Depois dessa historinha aparentemente fictícia (quantas "Marias" não conhecemos?) e melancólica eu vos pergunto leitores: Por que essa fixação no VFPS? Por que, mesmo passando a vida inteira imersa em sombras, frustrações e auto-repreensões, Maria não se libertou dessa idéia implantada em sua mente quando ainda era apenas uma criança?
A resposta para essa pergunta pode ser usada também para solucionar enígmas seculares como o dos adeptos do socialismo/comunismo, o dos fanáticos religiosos, das práticas estéticas de rejuvenescimento... enfim, de quase todos os objetivos supremos.
É uma resposta que de tão símples foi transformada em obscena, nefanda: Por que é ideal, e dessa forma é algo inatingível na esfera humana.

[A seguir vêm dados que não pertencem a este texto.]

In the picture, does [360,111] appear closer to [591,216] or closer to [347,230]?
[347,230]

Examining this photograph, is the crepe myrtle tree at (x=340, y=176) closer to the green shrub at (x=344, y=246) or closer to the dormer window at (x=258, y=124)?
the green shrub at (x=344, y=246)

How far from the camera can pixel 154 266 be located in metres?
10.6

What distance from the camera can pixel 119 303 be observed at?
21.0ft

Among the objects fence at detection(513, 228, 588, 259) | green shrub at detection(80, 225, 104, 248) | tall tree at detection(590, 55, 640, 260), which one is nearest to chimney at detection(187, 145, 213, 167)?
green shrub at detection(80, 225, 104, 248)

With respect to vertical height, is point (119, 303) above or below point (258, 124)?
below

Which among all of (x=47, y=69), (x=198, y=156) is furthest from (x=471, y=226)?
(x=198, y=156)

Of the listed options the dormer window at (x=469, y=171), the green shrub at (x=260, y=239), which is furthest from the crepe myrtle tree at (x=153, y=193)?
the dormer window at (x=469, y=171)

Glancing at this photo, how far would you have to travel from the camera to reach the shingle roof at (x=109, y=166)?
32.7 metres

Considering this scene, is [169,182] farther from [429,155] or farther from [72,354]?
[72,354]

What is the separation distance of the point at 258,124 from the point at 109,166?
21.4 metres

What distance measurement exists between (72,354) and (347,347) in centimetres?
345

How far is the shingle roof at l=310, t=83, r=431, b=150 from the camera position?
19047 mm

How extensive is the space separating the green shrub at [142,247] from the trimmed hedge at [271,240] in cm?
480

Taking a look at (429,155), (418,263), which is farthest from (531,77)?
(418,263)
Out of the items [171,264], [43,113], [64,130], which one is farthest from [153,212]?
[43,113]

Sim leitores, é só isso. Nada mais, nada menos.

E agora a lógica te faz indagar: por que não revelam isso logo de uma vez e acabam com essa praga que corrói as fracas almas medíocres?
Porque (e sinto uma tristeza profunda em dizer isso) mesmo que destrocemos esse mito outro, provavelmente pior, virá e se interrará nos confins obscuros do subconsciente, de onde quase nada poderá tirar.

Nós humanos somos assim. Nós próprios construimos a máquina de nossa vida e semeamos a fruta da auto-destruição.